## [WRITTEN PROBLEM]
Copy the lines of the data below without any changes, starting with the line that contains "How far from here" and continuing through the last line of the data, inclusive.

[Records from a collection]
= = = =

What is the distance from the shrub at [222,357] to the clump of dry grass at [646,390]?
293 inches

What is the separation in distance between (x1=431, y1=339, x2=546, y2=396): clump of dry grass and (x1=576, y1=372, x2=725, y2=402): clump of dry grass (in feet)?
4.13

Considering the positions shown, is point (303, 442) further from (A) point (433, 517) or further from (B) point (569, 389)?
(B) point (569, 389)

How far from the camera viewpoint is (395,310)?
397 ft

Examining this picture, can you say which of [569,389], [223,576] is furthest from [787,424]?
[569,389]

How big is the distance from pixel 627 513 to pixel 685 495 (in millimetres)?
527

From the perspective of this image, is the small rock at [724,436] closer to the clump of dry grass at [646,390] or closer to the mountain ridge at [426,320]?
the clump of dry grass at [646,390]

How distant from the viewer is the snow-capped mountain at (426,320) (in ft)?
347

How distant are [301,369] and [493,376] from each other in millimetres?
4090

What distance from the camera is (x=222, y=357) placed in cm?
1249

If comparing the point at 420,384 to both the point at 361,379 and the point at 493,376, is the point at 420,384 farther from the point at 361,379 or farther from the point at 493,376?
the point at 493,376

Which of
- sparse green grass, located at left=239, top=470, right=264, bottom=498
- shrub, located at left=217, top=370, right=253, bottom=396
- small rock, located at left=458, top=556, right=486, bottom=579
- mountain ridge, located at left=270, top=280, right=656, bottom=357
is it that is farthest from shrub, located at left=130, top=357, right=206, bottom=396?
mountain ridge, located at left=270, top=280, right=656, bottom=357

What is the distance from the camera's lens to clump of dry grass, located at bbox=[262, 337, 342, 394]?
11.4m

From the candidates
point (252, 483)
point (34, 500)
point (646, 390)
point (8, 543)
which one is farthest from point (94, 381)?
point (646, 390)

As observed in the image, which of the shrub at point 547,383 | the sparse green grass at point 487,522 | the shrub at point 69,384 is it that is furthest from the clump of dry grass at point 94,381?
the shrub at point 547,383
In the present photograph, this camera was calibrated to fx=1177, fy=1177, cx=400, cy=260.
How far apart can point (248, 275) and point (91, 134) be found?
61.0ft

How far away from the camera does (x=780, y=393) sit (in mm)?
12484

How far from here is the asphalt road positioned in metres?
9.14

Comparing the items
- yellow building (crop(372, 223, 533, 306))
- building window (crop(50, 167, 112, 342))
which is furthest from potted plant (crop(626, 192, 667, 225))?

= = = =

## [WORKED SOLUTION]
How far from here is the asphalt road positioned in metres?
9.14

Comparing the items
- yellow building (crop(372, 223, 533, 306))
- building window (crop(50, 167, 112, 342))
which is furthest from potted plant (crop(626, 192, 667, 225))?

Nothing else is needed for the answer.